Ensemble of classifiers: The co-tracking algorithm [139] trains multiple SVM classifiers using different feature types and combines their tracking results to achieve robust tracking. A set of random ferns is adopted to explore comparative features in [1]. Visual tracker sampler [148] incorporates a process of sampling trackers into the framework of particle filtering [18], without differentiating the trackers. Randomised ensemble trackers [149] consider the weights of classifiers as a non-stationary distribution. Three Struck [59] based trackers with different features [150] are combined to select the best tracking result among the three forward trackers. In [151], several online SVM algorithms are used as the base classifiers and a minimum entropy criterion is designed to evaluate the members.

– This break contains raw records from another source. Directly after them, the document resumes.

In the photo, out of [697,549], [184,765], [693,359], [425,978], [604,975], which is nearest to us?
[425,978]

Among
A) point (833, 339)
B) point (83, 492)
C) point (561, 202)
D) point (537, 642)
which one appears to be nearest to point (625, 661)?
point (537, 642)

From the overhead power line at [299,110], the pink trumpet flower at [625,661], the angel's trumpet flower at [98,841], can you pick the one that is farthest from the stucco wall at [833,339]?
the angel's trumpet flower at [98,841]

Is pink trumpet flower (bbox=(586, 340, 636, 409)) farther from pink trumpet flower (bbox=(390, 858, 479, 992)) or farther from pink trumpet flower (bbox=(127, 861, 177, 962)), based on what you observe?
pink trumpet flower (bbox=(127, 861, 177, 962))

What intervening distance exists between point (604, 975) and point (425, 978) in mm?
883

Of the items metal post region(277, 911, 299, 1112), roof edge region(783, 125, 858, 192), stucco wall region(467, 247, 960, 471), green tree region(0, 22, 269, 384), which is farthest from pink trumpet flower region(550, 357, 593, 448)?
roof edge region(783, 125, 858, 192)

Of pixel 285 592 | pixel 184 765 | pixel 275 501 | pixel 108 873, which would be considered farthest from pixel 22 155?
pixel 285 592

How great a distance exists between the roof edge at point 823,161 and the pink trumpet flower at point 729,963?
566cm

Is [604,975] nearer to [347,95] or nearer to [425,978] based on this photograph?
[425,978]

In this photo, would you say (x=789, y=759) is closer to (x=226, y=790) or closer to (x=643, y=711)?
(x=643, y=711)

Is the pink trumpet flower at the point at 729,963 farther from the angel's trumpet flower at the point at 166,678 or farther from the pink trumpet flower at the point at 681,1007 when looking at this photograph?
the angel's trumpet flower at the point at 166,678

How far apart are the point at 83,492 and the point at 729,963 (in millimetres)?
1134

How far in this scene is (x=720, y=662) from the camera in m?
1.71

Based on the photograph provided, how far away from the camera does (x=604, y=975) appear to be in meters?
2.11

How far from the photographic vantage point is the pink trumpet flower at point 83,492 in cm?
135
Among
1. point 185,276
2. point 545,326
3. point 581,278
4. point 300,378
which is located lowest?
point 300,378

Multi-expert trackers: In [152], the Lucas-Kanade (LK) [17] method and one random forest based classifier are combined for target tracking. Similar to [152], Yan et al. [153] design an ensemble framework for the optimal selection of
detectors and trackers to do multi-target tracking. Recently, a complex system with multiple components [154]: a short-term Integrated Correlation Filter (ICF) processing, a short-term key points processing, a long-term memory updating, an output controller and a ICF updater, is proposed to produce sensitive and stable responses to complex situations.
All these methods require various updating schemes to capture the continuous deformations of the objects. As a consequence, they tend to drift by incorporating wrong information. To avoid the drifting, diverse strategies are adopted, such as: different update rates [155], data-independent knowledge [138] and selectively updating the parts [156]. However, the essential reason why drifting occurs is that classical trackers have not considered the object tracking as a “concept drift” problem and tried to solve different challenges by only one super-power model. In fact, the differences between various challenges are very large. Thus, we can see the limitation of the classical trackers comes from the basic i.i.d. assumption in machine learning, on which most of tracking-by-detection methods depend. The drifting problem is not very obvious and can be partially solved by the classical methods in short sequences but it is still quite difficult for the long-term tracking [144]. In the tracking-by-detection methods, recovering from drift may also prove a useful way to make tracking robust but the update of wrong information will destroy the structure of the classifier.